### [REQUIRED ACTION]
Print every entry exactly once more, omitting each picture.

(Short web captions)
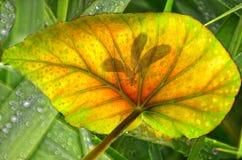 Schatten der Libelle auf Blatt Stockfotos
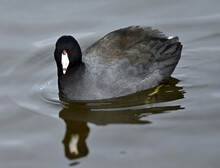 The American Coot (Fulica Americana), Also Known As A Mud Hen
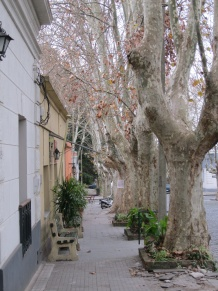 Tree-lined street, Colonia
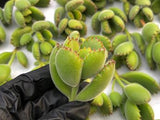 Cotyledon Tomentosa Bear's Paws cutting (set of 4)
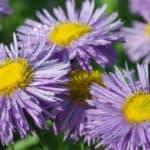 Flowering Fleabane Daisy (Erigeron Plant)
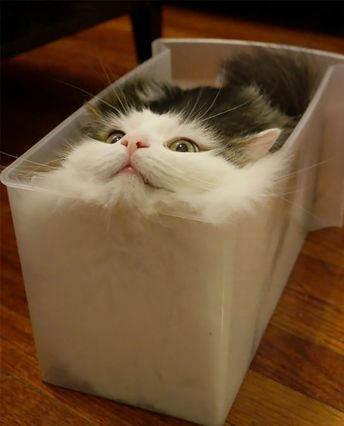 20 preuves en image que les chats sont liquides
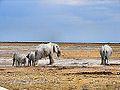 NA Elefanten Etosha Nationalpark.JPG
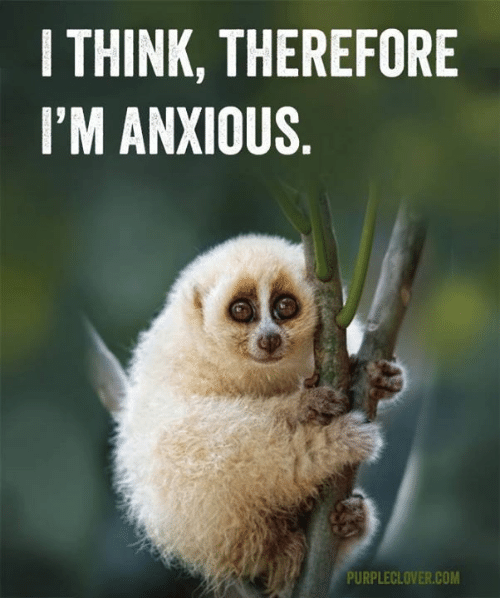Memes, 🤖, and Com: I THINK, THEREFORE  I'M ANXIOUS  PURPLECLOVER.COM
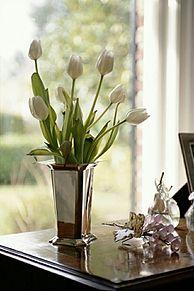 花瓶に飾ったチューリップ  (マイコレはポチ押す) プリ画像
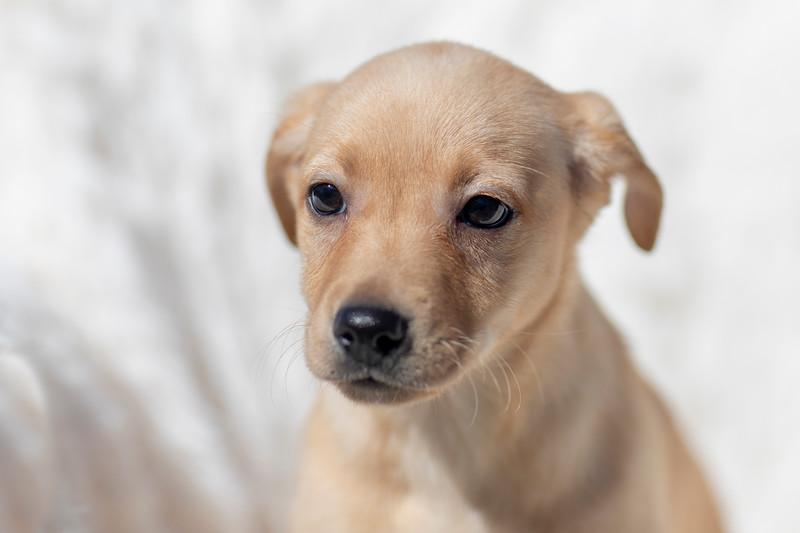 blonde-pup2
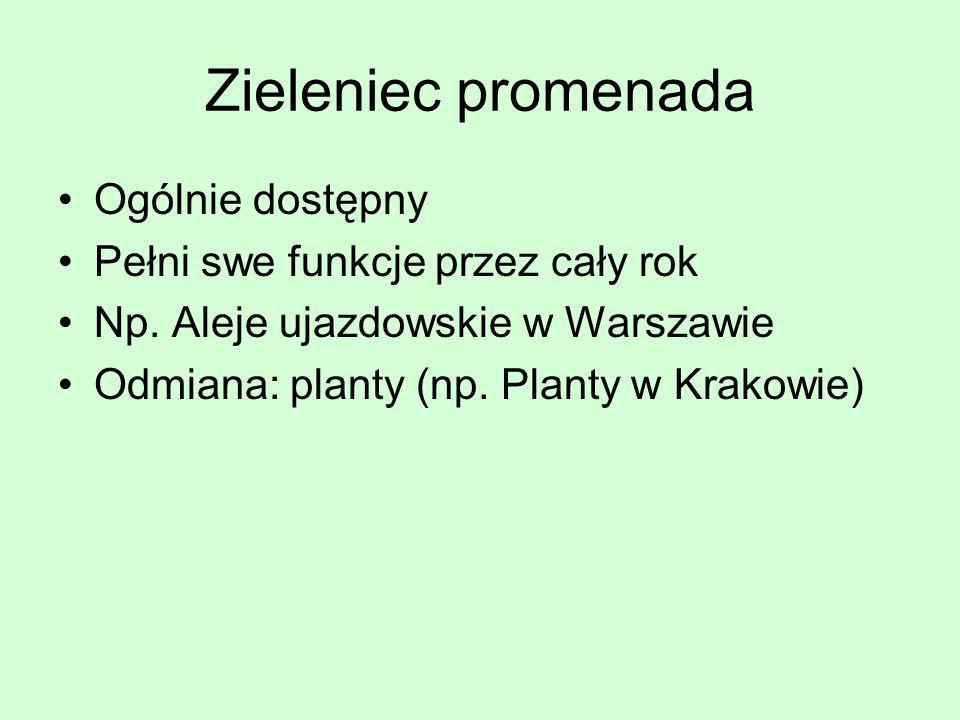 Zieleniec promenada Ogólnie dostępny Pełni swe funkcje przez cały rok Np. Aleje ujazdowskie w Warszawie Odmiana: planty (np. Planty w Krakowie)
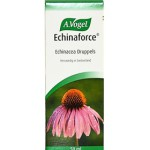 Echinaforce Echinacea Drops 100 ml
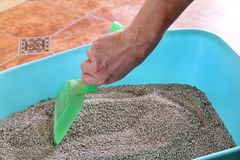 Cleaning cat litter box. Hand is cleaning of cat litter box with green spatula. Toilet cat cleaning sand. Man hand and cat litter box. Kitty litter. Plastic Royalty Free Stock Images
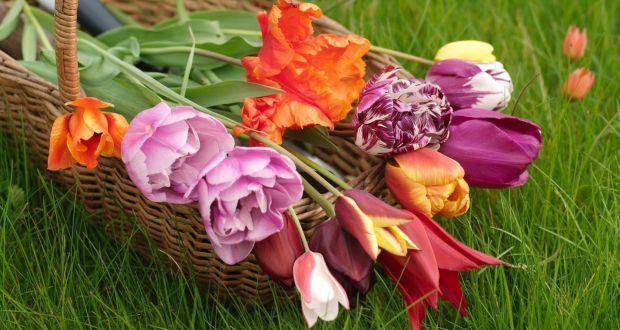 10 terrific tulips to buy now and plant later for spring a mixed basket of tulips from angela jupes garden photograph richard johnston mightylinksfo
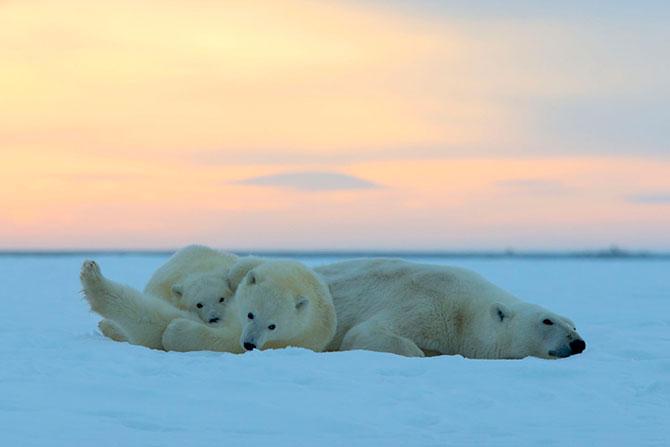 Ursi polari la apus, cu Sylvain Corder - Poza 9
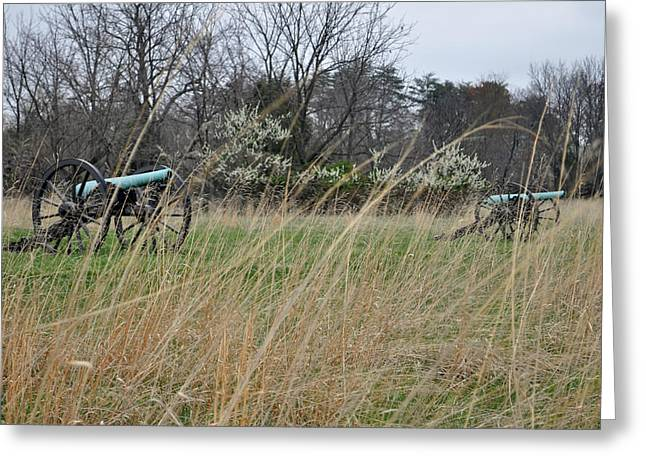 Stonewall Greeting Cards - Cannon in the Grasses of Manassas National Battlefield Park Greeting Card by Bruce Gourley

### [OUTPUT FOR THIS EXERCISE]
 Schatten der Libelle auf Blatt Stockfotos
 The American Coot (Fulica Americana), Also Known As A Mud Hen
 Tree-lined street, Colonia
 Cotyledon Tomentosa Bear's Paws cutting (set of 4)
 Flowering Fleabane Daisy (Erigeron Plant)
 20 preuves en image que les chats sont liquides
 NA Elefanten Etosha Nationalpark.JPG
Memes, 🤖, and Com: I THINK, THEREFORE  I'M ANXIOUS  PURPLECLOVER.COM
 花瓶に飾ったチューリップ  (マイコレはポチ押す) プリ画像
 blonde-pup2
 Zieleniec promenada Ogólnie dostępny Pełni swe funkcje przez cały rok Np. Aleje ujazdowskie w Warszawie Odmiana: planty (np. Planty w Krakowie)
 Echinaforce Echinacea Drops 100 ml
 Cleaning cat litter box. Hand is cleaning of cat litter box with green spatula. Toilet cat cleaning sand. Man hand and cat litter box. Kitty litter. Plastic Royalty Free Stock Images
 10 terrific tulips to buy now and plant later for spring a mixed basket of tulips from angela jupes garden photograph richard johnston mightylinksfo
 Ursi polari la apus, cu Sylvain Corder - Poza 9
 Stonewall Greeting Cards - Cannon in the Grasses of Manassas National Battlefield Park Greeting Card by Bruce Gourley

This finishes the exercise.